> _LISTED RECORDS_
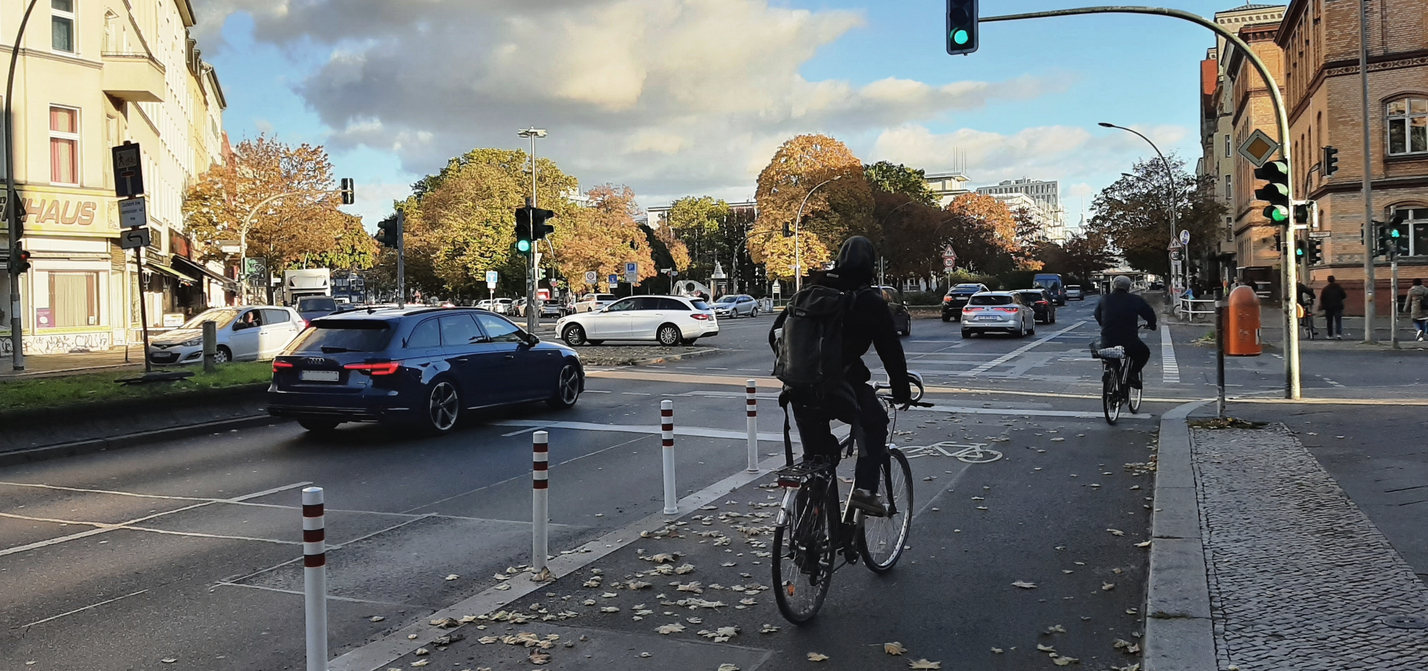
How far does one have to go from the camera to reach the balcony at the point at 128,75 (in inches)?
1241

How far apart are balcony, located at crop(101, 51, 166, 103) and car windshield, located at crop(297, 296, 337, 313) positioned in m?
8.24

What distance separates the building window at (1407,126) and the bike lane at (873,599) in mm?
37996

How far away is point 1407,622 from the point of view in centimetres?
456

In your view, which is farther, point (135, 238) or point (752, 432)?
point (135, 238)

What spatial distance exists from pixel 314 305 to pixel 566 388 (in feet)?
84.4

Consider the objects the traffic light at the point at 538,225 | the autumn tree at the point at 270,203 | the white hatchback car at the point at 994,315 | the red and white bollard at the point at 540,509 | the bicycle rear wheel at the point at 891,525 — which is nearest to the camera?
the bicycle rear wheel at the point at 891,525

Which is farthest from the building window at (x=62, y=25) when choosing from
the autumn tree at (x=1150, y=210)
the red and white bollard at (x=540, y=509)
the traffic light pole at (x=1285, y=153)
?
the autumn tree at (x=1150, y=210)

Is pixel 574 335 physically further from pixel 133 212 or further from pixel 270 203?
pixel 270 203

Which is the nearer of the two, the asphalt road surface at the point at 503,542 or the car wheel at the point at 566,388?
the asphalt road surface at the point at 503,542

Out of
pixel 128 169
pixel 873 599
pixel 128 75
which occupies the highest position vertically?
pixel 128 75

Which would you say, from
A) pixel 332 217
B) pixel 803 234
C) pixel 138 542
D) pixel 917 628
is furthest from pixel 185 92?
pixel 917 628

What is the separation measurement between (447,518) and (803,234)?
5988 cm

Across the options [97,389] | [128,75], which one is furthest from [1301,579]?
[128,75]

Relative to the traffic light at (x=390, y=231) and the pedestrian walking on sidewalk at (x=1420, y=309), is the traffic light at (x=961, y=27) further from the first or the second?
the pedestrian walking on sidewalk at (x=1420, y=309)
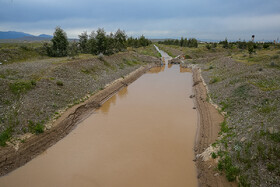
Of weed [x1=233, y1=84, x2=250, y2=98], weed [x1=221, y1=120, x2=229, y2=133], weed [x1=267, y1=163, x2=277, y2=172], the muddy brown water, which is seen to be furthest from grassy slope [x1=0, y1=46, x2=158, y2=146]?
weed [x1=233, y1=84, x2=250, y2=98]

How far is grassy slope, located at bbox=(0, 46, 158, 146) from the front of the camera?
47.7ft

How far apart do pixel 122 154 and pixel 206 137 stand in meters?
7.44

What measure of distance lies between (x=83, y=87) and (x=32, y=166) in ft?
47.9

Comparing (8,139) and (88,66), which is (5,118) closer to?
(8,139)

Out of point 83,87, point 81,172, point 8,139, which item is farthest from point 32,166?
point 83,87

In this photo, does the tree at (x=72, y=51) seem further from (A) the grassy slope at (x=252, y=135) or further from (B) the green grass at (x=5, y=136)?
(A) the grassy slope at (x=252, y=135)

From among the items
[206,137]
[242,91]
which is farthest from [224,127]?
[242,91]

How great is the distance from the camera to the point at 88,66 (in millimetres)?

> _EXERCISE BRIEF_
Update all the records above by replacing "camera" with "viewer" wherever it occurs, and change nothing else. Omit the pictures from your answer.

> _RESULT BELOW_
How far does one have to go from the viewer to reach the balcony at the point at 128,75 (in inches)?
1241

How far apart are balcony, located at crop(101, 51, 166, 103) and car windshield, located at crop(297, 296, 337, 313) positioned in m?
8.24

What distance separates the building window at (1407,126) and the bike lane at (873,599) in mm?
37996

How far away is point 1407,622 from the point of view in centimetres?
456

In your view, which is farther, point (135, 238) or point (752, 432)?
point (135, 238)

What spatial distance exists from pixel 314 305 to pixel 566 388 (in feet)?
84.4

Consider the objects the traffic light at the point at 538,225 | the autumn tree at the point at 270,203 | the white hatchback car at the point at 994,315 | the red and white bollard at the point at 540,509 | the bicycle rear wheel at the point at 891,525 — which is nearest to the viewer?
the bicycle rear wheel at the point at 891,525

Which is farthest from the building window at (x=62, y=25) when choosing from
the autumn tree at (x=1150, y=210)
the red and white bollard at (x=540, y=509)
the traffic light pole at (x=1285, y=153)
?
the autumn tree at (x=1150, y=210)

Is pixel 574 335 physically further from pixel 133 212 or further from pixel 270 203?
pixel 270 203

Which is the nearer of the two, the asphalt road surface at the point at 503,542 or the car wheel at the point at 566,388?
the asphalt road surface at the point at 503,542

Out of
pixel 128 169
pixel 873 599
pixel 128 75
which occupies the highest position vertically?
pixel 128 75

Which would you say, from
A) pixel 332 217
B) pixel 803 234
C) pixel 138 542
D) pixel 917 628
is furthest from pixel 185 92?
pixel 917 628

What is the separation measurement between (447,518) and (803,234)?
5988 cm

Across the options [97,389] | [128,75], which one is furthest from [1301,579]?
[128,75]

Relative to the traffic light at (x=390, y=231) and the pedestrian walking on sidewalk at (x=1420, y=309), is the traffic light at (x=961, y=27) further from the first or the second?
the pedestrian walking on sidewalk at (x=1420, y=309)
Of weed [x1=233, y1=84, x2=250, y2=98], weed [x1=221, y1=120, x2=229, y2=133], weed [x1=267, y1=163, x2=277, y2=172], the muddy brown water, which is seen to be furthest from grassy slope [x1=0, y1=46, x2=158, y2=146]?
weed [x1=233, y1=84, x2=250, y2=98]

How far is grassy slope, located at bbox=(0, 46, 158, 146) from the front of the viewer?
47.7ft

How far apart do pixel 122 154 and pixel 206 137 stand in meters?
7.44

What measure of distance lies between (x=83, y=87) and (x=32, y=166) in ft?
47.9

Comparing (8,139) and (88,66), which is (5,118) closer to?
(8,139)

Out of point 83,87, point 81,172, point 8,139, which item is farthest from point 32,166?
point 83,87

In this photo, does the tree at (x=72, y=51) seem further from (A) the grassy slope at (x=252, y=135) or further from (B) the green grass at (x=5, y=136)?
(A) the grassy slope at (x=252, y=135)

From among the items
[206,137]
[242,91]
which is farthest from [224,127]?
[242,91]

How great is the distance from the viewer to the point at 88,66 (in millimetres)?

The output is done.